O recrudescimento do discurso de ódio promovido pelo atual presidente, Jair Bolsonaro, e pelos seguidores como os filhos que respondem a diversos processos por corrupção e políticos de baixa envergadura como o deputado estadual paulista Douglas Garcia, que teve a ousadia de atacar uma jornalista no fim de um debate entre candidatos a governador de São Paulo, obriga ainda a lançar luz sobre outro fenômeno responsável por desvios estatísticos que podem afastar as pesquisas pré-eleitorais dos melhores padrões de desempenho: o medo de estar sob vigilância.

Ao atender ligações de uma empresa que opera ligações e levantamentos exclusivamente por gravação e colhe respostas digitadas no teclado, por exemplo, uma eleitora ou eleitor pode desconfiar da veracidade dos propósitos da pesquisa. Pode se sentir stalkeada ou stalkeado pelo patrão, pelo chefe, por lideranças de opinião de sua comunidade, por parentes, por amigos. Atenção: esta é uma especulação, uma hipótese. Mas, ela não está distante da realidade comportamental rotineira das pessoas que vivem num país onde 70% das cidadãs e dos cidadãos confessam (DataFolha, pesquisa divulgada dia 15/09) ter medo de sofrer algum tipo de violência política.

Deixar de colocar um adesivo no vidro do carro externando apoio ao candidato “L”, ou “S”, ou “C” com medo de suscitar os espíritos mais brutalmente toscos dos apoiadores de “B” é uma violência. Em quaisquer das metrópoles brasileiras – de São Paulo a Recife; do Rio e Belo Horizonte a Salvador ou Porto Alegre – esta é a campanha eleitoral com o menor número de carros adesivados da História.

Com medo, sem paciência para se expor a brigas novas e novos inimigos – bastam-lhe os contenciosos atuais e os antagonistas conhecidos – o eleitor tende (em alguma medida) a responder aquilo que irá lhe causar menos problemas de acordo com a sua avaliação de momento; e não aquilo que ele efetivamente fará ao digitar o número do candidato de sua preferência na urna eletrônica. Esta nova “afasia estatística”, decorrente dos tempos tenebrosos e violentos que vivemos em razão do comportamento antissocial e de verdadeiro sociopata de Bolsonaro, que detém o poder formal, favorece hipoteticamente (estado certa a premissa) o incumbente candidato à reeleição na tabulação final de tais levantamentos de intenção de voto.

Em síntese:

A combinação desses quatro fatores elencados permite traçar explicações razoáveis para a disparidade de resultados de pesquisas de intenção e voto entre empresas diferentes. A incidência de todos eles, juntos, na cena política atual, tende a favorecer mais Jair Bolsonaro do que Lula, o favorito na disputa. Apenas a recusa dos bolsonaristas em responder a questionários da empresa DataFolha, por exemplo, impacta positivamente o ex-presidente da República que é candidato do PT a voltar à presidência para um 3º mandato e tem até aqui, ao menos estatisticamente e por meio da análise dos índices de intenção de voto ora apresentados, chances de vencer em 1º turno. O clima de beligerância política imposto ao País nos últimos quatro anos, de inimizade incontornável com o voto e o descarte previamente anunciado por Bolsonaro de que não aceitará resultado adverso é o responsável pela “afasia estatística” de 2022.
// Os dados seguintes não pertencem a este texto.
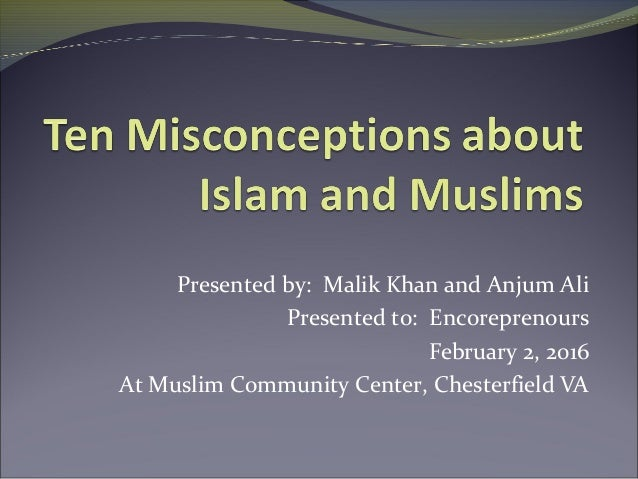 misconceptions of muslims religion theology religion essay For some, a religion's theological beliefs and rituals of worship are central to their   maham, age 19, explains how her muslim faith and practice has changed as.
Os que sonhamos com a restauração e a reconciliação do Brasil esperamos que, uma vez contabilizadas todas as possibilidades de erro potenciais, as pesquisas estejam mais do que certas: revelem-se sutilmente encabuladas de liberar o vulcão de energia reparadora que será uma vitória incontestável da oposição, de Lula com Geraldo Alckmin de vice, aliados a divergentes do passado recente, como Marina Silva, Guilherme Boulos, Cristóvam Buarque, já no 1º turno.